The value-growth rotation has influenced SiMSCI’s performance
From January 2002 through September 2023, SiMSCI underperformed the MSCI World Index, 6.9% versus 7.5%, respectively.[2] Over the first half of the period, however, the index outperformed the global equity market, largely due to an overweight in value-oriented financial-services stocks. After 2012, as growth-oriented U.S. technology stocks soared, SiMSCI had an active underweight to the IT sector and underperformed. In 2022, higher dividend yields, inflation and rising interest rates motivated investors to shift focus from growth to value in the wake of the COVID-19 pandemic. In response, SiMSCI’s value bias helped it outperform broader developed markets.
SiMSCI’s value bias has influenced its performance
For most of the 10 years ending September 2023, SiMSCI traded at a valuation discount based on the forward price-to-earnings ratio (P/E) and offered higher dividend yields relative to other developed markets. Singapore stocks in the MSCI World High Dividend Yield and MSCI AC Asia Pacific High Dividend Yield Indexes have consistently been overweight relative to their weights in the corresponding market-cap indexes.[3] The index has also historically provided lower correlation relative to developed markets. From January 2002 through September 2023, SiMSCI has had a 50% correlation with the MSCI World Index, making a case for potential diversification benefits.
SiMSCI’s high valuation discount and dividend yield versus developed markets
Including foreign listings has aided diversification
Since including foreign-listed stocks, the composition of the MSCI Singapore Indexes has become more diversified.[4] The Global Industry Classification Standard (GICS®)[5] communication-services and industrials sectors’ share in the index expanded, and the revenue contribution from the Pacific region fell in favor of a greater contribution from the emerging markets ex China.
Sector and economic exposures are now broader in SiMSCI
To assess other changes related to the inclusion of two foreign listings, we compared SiMSCI with a simulated index of Singapore Free with foreign listings that includes the Sea ADR since its IPO in 2017[6] and Grab since March 2022, its index inclusion date, and a simulated Singapore Free ex-foreign-listings index, which excludes the foreign-listed stocks added since June 2021.[7]
We found that after June 2021 SiMSCI exhibited positive active exposures to growth and volatility and negative active exposure to value relative to the simulated Singapore Free ex-foreign-listings index.

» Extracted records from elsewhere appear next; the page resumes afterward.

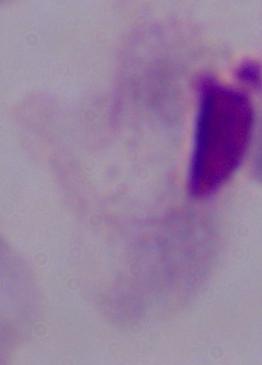

Captured at 1000x magnification. Photomicrograph. A trichomonad is seen.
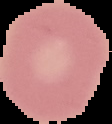

Cell region segmented out of the field of view; the surrounding area is masked to black. From a thin blood smear. Result: negative for Plasmodium parasites. Image is 112×124 pixels.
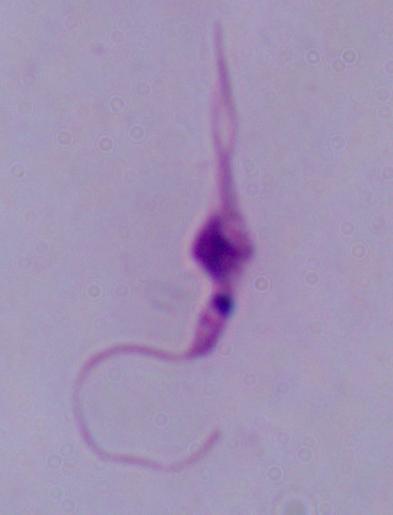

magnification = 1000x
modality = micrograph
identification = Leishmania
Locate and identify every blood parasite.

Foreign listings altered factor exposures
And SiMSCI had higher exposure to the transformative-technologies theme compared to the simulated Singapore Free ex-foreign-listings index.
Exposure to transformative-technologies theme rose
Exposure, or lack thereof, to growth stocks can help explain SiMSCI’s performance in recent years. Starting in 2019, SiMSCI (yellow line below), because it had lower exposure to growth stocks, underperformed the simulated index with foreign listings (turquoise line). SiMSCI and the simulated index with foreign listings had similar performance after the Sea ADR and Grab were fully included in SiMSCI. However, since November 2021, SiMSCI underperformed the simulated index ex foreign listings (dark blue line) because of underperforming foreign-listed growth stocks.
Growth exposure from foreign listings has impacted performance
SiMSCI’s liquidity improved after the foreign listings were included. As of Sept. 30, 2023, the index had an annualized traded-value ratio (ATVR) of 98 compared to 63 for the simulated index ex foreign listings.[8]
Managing Singapore equity exposure
Institutional investors may seek to manage their Singapore equity exposure through a variety of instruments. One option is futures linked to SiMSCI, which can be used to express an asset-allocation decision, make a tactical adjustment or equitize cash. The notional volumes of these futures traded on various exchanges[9] had an uptick in the fourth quarter of 2020 and since then have remained at an average daily notional volume ranging from USD 1 to 1.4 billion.[10]
Changes in SiMSCI’s composition could impact global equity allocations
The foreign listings added to the MSCI Singapore Free Index since June 2021 have diversified its composition, adding exposures to growth and transformative technology as well as to the communication-services sector and emerging markets ex China (via company revenues). Awareness of these changes may help investors assign country weights as part of tactical and strategic asset allocations in global equities.